她往我身后看了一眼,确认月洞门那边没有人跟过来,才压着嗓音开口说:“方才我在廊下晾香灰,隔着半道墙都看见了。”她说着低头看了一眼我的手腕,那圈红痕在日光里还没完全褪,在她眼底映成一抹微微蹙起的关心。她没有碰它,可她的目光像一块被热水浸过的帕子,轻轻地熨过那圈印记,“二少爷那个人……他正事不爱干,可对他上心的东西,他一向追得紧。从前府里有个账房的女儿,生得齐整,被他看上了。人家不愿意,他便隔三差五去堵人。最后那姑娘家里怕出事,连夜搬走了,连月钱都没领。这事府里老人儿都知道,只是没人摆在明面上说。”

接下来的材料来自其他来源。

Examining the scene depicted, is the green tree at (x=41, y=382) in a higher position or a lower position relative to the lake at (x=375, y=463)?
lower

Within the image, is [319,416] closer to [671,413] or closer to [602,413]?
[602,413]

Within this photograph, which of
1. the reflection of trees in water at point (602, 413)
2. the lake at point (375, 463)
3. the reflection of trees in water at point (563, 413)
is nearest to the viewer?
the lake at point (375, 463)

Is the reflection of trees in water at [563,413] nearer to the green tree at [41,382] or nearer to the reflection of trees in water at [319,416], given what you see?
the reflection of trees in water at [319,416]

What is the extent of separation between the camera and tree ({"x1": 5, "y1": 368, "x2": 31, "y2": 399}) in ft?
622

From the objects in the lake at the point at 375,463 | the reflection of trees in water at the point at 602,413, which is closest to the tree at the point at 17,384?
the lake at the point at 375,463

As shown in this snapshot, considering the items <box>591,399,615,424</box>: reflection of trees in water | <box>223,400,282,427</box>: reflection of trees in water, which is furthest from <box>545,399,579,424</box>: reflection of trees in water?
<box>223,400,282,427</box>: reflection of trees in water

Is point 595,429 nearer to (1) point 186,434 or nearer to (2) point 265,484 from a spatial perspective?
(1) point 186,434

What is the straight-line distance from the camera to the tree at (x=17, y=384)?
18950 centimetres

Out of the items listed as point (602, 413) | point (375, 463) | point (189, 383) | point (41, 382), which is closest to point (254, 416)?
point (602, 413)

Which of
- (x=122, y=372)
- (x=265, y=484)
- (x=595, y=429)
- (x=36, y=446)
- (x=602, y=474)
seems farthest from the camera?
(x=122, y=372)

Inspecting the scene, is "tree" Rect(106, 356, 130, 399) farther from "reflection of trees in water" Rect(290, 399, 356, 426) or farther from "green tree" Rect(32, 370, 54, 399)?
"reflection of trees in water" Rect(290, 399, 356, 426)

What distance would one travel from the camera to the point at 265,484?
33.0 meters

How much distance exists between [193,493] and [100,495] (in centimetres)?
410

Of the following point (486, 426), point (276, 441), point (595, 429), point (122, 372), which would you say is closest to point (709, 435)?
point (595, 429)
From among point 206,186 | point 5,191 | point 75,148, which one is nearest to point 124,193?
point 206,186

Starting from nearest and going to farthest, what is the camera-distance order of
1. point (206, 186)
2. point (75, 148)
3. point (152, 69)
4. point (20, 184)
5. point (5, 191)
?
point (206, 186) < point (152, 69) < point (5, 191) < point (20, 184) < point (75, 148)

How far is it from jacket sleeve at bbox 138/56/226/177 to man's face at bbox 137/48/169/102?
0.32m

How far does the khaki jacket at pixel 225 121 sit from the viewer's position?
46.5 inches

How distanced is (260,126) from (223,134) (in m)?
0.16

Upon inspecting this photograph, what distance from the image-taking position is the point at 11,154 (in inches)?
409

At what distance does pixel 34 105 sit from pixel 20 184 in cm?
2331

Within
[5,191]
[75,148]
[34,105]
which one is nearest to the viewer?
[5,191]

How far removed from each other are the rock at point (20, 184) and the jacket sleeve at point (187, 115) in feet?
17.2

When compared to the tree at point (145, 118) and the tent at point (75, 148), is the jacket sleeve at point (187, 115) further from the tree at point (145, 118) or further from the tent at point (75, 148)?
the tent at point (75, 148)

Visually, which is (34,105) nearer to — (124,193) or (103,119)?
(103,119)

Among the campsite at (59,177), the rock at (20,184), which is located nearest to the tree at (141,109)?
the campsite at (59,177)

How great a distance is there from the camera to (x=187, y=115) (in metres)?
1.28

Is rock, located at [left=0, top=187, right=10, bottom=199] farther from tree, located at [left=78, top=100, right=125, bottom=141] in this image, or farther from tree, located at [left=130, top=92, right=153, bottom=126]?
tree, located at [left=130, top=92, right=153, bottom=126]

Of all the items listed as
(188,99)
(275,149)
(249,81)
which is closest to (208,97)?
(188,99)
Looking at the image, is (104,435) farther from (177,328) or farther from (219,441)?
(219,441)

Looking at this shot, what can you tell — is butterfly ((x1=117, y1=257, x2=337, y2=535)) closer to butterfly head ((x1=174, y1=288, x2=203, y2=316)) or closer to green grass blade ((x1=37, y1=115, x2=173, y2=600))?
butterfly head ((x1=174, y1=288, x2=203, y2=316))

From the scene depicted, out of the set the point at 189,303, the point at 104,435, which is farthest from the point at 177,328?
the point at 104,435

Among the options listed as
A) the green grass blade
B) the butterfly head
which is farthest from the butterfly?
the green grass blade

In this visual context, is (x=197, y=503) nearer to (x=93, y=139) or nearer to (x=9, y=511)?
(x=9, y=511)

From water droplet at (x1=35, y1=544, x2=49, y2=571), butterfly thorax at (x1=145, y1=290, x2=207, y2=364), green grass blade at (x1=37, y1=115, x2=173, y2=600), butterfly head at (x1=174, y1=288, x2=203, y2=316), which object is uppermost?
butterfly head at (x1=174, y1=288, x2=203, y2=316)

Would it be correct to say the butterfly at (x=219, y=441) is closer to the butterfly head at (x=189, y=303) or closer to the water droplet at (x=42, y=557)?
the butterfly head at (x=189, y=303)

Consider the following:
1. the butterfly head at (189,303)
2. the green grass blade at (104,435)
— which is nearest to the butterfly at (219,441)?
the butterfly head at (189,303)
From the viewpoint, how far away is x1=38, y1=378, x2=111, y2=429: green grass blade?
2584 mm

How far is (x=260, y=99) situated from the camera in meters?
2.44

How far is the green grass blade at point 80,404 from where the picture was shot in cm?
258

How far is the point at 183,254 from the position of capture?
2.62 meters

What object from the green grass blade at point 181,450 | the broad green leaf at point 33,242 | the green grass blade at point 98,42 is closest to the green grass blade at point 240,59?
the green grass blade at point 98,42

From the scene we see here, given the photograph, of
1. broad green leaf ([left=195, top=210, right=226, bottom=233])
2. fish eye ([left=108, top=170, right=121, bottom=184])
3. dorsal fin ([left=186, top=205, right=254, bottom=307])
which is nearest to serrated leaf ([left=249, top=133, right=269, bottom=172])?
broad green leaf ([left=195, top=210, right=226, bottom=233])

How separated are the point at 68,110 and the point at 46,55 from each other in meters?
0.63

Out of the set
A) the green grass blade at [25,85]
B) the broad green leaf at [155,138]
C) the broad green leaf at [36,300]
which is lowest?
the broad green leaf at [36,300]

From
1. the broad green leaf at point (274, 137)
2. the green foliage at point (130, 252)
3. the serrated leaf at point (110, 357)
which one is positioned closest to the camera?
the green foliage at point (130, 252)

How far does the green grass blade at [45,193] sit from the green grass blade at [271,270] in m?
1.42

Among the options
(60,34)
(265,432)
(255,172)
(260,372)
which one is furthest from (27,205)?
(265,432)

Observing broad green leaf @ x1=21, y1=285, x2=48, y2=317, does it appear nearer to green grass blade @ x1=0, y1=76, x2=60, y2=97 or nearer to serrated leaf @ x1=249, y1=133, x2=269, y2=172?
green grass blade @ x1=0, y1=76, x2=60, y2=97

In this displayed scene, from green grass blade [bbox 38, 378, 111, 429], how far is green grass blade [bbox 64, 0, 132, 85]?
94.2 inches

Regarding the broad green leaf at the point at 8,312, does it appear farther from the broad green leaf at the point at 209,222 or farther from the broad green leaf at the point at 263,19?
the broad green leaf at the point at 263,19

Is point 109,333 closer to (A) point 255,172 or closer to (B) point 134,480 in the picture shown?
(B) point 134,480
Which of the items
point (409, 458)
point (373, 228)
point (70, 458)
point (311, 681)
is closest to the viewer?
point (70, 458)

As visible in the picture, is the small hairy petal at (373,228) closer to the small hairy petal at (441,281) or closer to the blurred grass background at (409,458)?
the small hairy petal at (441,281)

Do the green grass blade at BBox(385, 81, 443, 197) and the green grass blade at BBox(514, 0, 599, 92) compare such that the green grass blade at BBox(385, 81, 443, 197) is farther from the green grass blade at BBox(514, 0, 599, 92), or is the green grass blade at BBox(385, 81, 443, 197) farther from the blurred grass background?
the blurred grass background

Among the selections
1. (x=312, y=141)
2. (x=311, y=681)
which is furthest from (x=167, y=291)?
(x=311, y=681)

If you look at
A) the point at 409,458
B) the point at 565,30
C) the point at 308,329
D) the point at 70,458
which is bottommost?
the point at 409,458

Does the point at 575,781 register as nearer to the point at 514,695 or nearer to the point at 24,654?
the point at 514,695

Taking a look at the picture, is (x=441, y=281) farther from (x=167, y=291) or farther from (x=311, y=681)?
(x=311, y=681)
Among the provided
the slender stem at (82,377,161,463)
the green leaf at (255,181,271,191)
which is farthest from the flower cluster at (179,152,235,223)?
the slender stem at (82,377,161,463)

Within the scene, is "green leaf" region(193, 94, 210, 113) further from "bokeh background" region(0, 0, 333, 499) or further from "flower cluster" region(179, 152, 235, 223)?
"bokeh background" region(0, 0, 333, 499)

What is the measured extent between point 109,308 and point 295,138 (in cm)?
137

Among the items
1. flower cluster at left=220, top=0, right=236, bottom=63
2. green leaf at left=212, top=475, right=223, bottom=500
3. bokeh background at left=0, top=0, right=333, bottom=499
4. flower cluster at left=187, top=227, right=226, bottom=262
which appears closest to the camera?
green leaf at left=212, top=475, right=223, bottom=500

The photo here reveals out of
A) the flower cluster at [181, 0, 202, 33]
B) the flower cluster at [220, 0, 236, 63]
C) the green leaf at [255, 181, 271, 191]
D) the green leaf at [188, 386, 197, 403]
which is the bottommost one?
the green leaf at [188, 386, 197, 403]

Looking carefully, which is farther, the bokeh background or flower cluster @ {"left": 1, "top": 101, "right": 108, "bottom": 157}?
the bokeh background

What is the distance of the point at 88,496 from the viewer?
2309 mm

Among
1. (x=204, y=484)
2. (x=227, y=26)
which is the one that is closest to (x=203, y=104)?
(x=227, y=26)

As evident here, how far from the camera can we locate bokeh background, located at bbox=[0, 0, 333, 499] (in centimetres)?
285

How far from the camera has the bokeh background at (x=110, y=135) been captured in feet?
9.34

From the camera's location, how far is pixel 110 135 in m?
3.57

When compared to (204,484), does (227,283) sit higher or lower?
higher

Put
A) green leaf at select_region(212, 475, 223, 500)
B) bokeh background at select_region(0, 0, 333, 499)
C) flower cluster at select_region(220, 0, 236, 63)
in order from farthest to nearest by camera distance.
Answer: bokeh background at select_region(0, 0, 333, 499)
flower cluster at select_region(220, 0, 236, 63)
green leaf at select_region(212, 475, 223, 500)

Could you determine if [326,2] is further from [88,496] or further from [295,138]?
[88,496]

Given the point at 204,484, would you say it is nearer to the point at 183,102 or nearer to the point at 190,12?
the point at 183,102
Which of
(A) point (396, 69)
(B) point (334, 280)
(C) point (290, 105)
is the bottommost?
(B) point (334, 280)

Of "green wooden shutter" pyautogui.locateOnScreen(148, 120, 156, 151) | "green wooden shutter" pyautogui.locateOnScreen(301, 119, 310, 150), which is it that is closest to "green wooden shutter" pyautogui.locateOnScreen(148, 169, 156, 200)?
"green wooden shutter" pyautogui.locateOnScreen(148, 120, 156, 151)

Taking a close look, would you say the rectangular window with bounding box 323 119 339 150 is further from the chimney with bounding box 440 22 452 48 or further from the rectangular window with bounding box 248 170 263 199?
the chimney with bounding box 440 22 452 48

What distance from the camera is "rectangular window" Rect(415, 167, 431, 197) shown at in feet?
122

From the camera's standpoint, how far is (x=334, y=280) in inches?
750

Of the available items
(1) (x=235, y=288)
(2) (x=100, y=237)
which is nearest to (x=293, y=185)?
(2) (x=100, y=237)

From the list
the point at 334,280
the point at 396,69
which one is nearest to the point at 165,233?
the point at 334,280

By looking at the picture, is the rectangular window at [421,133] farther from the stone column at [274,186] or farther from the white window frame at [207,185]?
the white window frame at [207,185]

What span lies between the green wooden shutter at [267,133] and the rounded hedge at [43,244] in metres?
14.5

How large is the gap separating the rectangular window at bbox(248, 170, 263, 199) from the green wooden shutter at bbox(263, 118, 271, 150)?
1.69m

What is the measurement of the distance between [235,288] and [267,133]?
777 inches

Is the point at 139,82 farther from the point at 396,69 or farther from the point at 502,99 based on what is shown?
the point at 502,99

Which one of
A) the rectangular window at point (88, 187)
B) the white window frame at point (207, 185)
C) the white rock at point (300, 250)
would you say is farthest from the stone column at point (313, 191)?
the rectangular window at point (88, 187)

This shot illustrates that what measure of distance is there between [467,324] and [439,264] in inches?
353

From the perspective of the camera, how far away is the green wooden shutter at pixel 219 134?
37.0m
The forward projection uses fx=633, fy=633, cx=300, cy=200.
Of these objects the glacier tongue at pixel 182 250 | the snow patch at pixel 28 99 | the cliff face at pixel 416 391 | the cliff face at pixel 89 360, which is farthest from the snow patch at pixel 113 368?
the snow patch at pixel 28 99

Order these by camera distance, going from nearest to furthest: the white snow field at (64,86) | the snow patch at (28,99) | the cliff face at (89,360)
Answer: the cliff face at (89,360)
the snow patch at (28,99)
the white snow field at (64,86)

我站在廊下的阴影里,背靠着廊柱,阳光从廊檐的缝隙里漏下来落在我的鞋尖上。素心的目光在我脸上停了一停,确认我没有被吓住之后才继续往下说:“还有一桩。前两年有个在二少爷院里伺候的丫鬟,年纪比你大几岁。她原是安分做活的,二少爷不知怎么就瞧上了,硬要收房。那丫鬟不肯,哭了好几回。后来不知道用了什么法子,二少爷把她的卖身契捏在了手里,她没法子,只能应了。可过了一年便被二少爷厌了,打发去了庄子上,再也没有回来过。”她说到这里停住了,大约是觉得再说下去那些旧事会太重。她攥着我袖口的手指松了松,又轻轻捏了一下,“我就是想让你知道,二少爷那个人不是随随便便打发几句就能过去的。你如今在三公子那边,他更不会痛快。他看你的那个眼神……我隔着一道墙都觉着发寒。”她把自己带来的那只小瓷瓶往我手心里一放,“回去抹一抹。手要爱惜。”她说完便端着香灰罐子走了。
我站在原地,手里攥着那只小瓷瓶。瓷瓶是温的,被她揣在怀里焐了一路,透过瓶壁透出来的温度像是她替我攥着的那份没有说出口的担忧。我把瓷瓶收进袖中,穿过院子走进了暖阁。
老夫人正靠在窗台上择一把新摘的枸杞叶,一片一片地掐着老梗。我走进去的时候她没有抬头,可她的手停了一下,像一片在水面上漂着的叶子忽然碰上了什么。她放下了手里那根还没择完的梗,慢慢抬起眼来。她的目光先落在我脸上,像一双手在检查一件瓷器有没有裂痕,从我的眉眼滑到下颌,又落回我的眼睛上,端详了许久才往下移到我的手腕上。那圈红痕在日光里已经淡了,可老夫人的目光像一把用惯了的旧尺子,量过太多东西,隔着半间暖阁的光线都看见了。她把手里的枸杞叶搁在案上,声音不高不低的:“过来。”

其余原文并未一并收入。